=== Fragmento seleccionado ===
^^^^^^^^

La fiereza de nuestros toros y el valor de los españoles determinaron que, desde tiempos antiguos se practicaran batidas y cacerías que posteriormente se transformaron en corridas de toros, a pie y a caballo, a juicio de Nicolás Fernández Moratín en su “Carta histórica sobre el origen y progreso de las fiestas de toros en España”. La doctrina mantiene el origen autóctono y primitivo de las fiestas de toros en nuestro país y que una vez atrapados, los enmaromaban por las astas y eran conducidos a los corrales del pueblo, convirtiendo esta actividad en una especie de juego o entretenimiento de alto significado debido a las connotaciones simbólicas del toro como animal portador de fuerza y fiereza.
La realidad es la consolidación de los festejos taurinos en España en la Edad Media, donde los espectáculos de toros permitían a la nobleza mostrar su valor al mismo tiempo que servían de entrenamiento militar, alanceando los toros. Lo cierto es que, muy pronto, también en todas las cortes peninsulares que organizaban corridas de toros, surgiendo dos tipos de espectáculos. Por un lado, las corridas caballerescas protagonizadas por hombres a caballo, que arrojaban la lanza a la cerviz del toro para darle muerte, que era rematado por hombres a pie mediante espadas. Por otra parte, frente a estos espectáculos nobiliarios, se fueron configurando otras fiestas taurinas populares, donde la muchedumbre participaba en el espectáculo disfrutando del carácter mítico del toro.
Las celebraciones taurinas alcanzaron popularidad en la Castilla medieval, en la Partida VII (en su Título VI y Ley IV) se cargó contra los que lidiaban por dinero con las bestias bárbaras, y en las magníficas miniaturas de las Cantigas, concretamente la 144, se aprecia cómo un toro embiste a un desprevenido hombre, salvado gracias a Santa María. Sin embargo, en 1567 el Papa Pío V promulgó una Bula contra la lidia taurina, que no se publicó en España.

^^^^^^^^

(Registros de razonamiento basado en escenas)
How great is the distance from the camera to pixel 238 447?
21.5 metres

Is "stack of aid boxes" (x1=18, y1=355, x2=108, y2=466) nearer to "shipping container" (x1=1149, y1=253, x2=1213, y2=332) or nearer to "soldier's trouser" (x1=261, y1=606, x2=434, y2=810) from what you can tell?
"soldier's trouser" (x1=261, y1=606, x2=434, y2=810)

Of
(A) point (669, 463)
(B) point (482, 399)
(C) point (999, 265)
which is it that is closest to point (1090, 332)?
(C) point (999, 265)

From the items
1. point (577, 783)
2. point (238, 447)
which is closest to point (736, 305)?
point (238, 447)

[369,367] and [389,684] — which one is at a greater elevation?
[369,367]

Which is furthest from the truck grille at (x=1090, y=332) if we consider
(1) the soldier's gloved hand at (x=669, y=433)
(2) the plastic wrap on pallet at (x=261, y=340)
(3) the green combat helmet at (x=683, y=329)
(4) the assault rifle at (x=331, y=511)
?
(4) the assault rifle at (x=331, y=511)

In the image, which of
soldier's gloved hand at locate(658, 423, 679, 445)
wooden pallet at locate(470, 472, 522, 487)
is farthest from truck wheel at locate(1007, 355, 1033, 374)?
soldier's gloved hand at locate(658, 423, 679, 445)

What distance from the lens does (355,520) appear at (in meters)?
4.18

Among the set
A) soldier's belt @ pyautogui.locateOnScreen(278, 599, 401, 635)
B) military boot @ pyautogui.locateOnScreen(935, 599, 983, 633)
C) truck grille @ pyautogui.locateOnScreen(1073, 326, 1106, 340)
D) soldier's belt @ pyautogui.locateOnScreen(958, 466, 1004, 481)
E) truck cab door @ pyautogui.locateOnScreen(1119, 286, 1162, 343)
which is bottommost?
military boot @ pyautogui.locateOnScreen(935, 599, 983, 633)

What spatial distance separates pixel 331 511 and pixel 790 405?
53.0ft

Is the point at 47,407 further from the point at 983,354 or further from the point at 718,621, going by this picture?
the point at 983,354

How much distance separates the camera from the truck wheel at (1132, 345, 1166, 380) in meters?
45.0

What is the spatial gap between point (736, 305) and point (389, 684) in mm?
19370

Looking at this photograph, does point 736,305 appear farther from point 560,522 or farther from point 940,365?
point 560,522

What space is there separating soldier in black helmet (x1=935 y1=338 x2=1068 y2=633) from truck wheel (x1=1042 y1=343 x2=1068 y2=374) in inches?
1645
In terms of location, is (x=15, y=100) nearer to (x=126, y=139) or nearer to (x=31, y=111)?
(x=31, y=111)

^^^^^^^^

=== Tareas propuestas ===
[1] Responde estas preguntas según el texto sobre las fiestas de toros:
(a) ¿Qué obra de Nicolás Fernández Moratín se cita?
(b) ¿En qué época se consolidaron los festejos taurinos en España?
(c) ¿Qué Papa promulgó una Bula contra la lidia taurina y en qué año?
[2] Copia sin cambios el pasaje del texto sobre las fiestas de toros que va desde "La fiereza de" hasta "fuerza y fiereza.".
[3] Prosigue el texto sobre las fiestas de toros a partir de su última oración.

=== Respuestas ===
[1]
(a) La “Carta histórica sobre el origen y progreso de las fiestas de toros en España”.
(b) En la Edad Media.
(c) El Papa Pío V, en 1567.

[2]
La fiereza de nuestros toros y el valor de los españoles determinaron que, desde tiempos antiguos se practicaran batidas y cacerías que posteriormente se transformaron en corridas de toros, a pie y a caballo, a juicio de Nicolás Fernández Moratín en su “Carta histórica sobre el origen y progreso de las fiestas de toros en España”. La doctrina mantiene el origen autóctono y primitivo de las fiestas de toros en nuestro país y que una vez atrapados, los enmaromaban por las astas y eran conducidos a los corrales del pueblo, convirtiendo esta actividad en una especie de juego o entretenimiento de alto significado debido a las connotaciones simbólicas del toro como animal portador de fuerza y fiereza.

[3]
Bajo Felipe II hubo una reafirmación orgullosa de la fiesta, una singularidad española de la celebración de festejos dentro de la Cristiandad, es decir en los grandes días se festejaban con toros en pueblos y ciudades.

En el siglo XVII los municipios castellanos las fiestas taurinas se acomodaron al ideal de populismo barroco celebrándose fiestas taurinas por las conmemoraciones reales y en honor de los diferentes patronos de las localidades. Los usos taurinos de conmemoración real pasaron de los Austrias a los Borbones, pese a las preferencias personales de Felipe V (1683-1746) que en 1723 impidió a sus cortesanos alancear toros a caballo, y Carlos III (1716-1788) se limitó a cambiar la organización de los eventos.
En 1777 Nicolás Fernández Moratín defendía en su Carta histórica sobre el origen y progresos de la fiesta de torear en España la tradición taurina, y el rondeño Francisco Romero, patriarca de una excelsa dinastía taurina, inició el uso sistemático de la muleta y del estoque para matar el toro frontalmente, y el modelo andaluz de toreo se impuso en el siglo XVIII al vasco-navarro del salto de la garrocha.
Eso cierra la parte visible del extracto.